** Written instruction **
Count the lines in the items below that contain the string "beard", matching case exactly, and reply with the number alone.

** Material for this task **
☆ ☆ ☆ ☆
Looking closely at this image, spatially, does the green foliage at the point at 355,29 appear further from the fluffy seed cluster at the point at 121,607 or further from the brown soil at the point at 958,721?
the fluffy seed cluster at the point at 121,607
☆ ☆ ☆ ☆
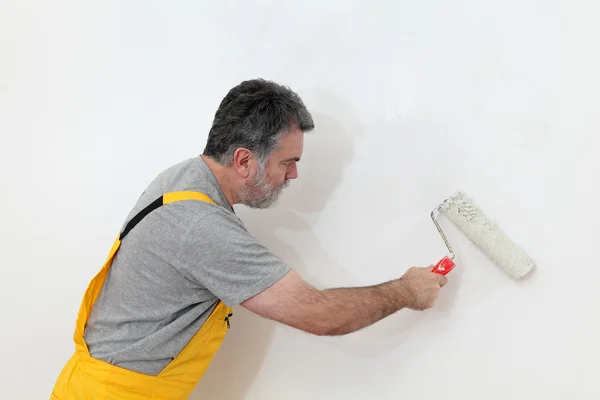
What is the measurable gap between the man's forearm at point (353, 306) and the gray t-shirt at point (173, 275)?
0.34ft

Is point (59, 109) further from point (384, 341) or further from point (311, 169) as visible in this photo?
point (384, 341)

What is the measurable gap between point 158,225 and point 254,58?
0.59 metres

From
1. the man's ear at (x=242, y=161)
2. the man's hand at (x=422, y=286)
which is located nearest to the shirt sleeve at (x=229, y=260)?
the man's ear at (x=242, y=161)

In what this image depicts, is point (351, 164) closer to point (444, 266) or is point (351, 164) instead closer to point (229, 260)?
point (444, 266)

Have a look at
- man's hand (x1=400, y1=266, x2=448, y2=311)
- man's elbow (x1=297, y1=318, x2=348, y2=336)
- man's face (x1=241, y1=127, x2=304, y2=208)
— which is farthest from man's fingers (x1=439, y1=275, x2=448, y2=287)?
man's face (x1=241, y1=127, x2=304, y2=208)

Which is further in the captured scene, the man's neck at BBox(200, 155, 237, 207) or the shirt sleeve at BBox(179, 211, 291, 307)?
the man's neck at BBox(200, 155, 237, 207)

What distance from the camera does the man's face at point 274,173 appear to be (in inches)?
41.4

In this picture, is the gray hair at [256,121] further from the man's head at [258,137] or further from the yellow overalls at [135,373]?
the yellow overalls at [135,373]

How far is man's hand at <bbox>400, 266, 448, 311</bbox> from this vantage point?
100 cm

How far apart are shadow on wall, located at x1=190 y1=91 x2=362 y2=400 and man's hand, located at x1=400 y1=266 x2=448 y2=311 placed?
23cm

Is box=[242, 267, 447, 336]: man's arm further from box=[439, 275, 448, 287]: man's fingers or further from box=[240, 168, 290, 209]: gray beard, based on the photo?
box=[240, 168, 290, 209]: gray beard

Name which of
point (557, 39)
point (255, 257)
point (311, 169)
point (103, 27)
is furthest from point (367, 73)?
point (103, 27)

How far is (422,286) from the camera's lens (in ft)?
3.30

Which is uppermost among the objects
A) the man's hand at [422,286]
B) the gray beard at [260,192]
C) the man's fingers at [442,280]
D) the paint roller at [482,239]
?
☆ ☆ ☆ ☆
** Full solution **
3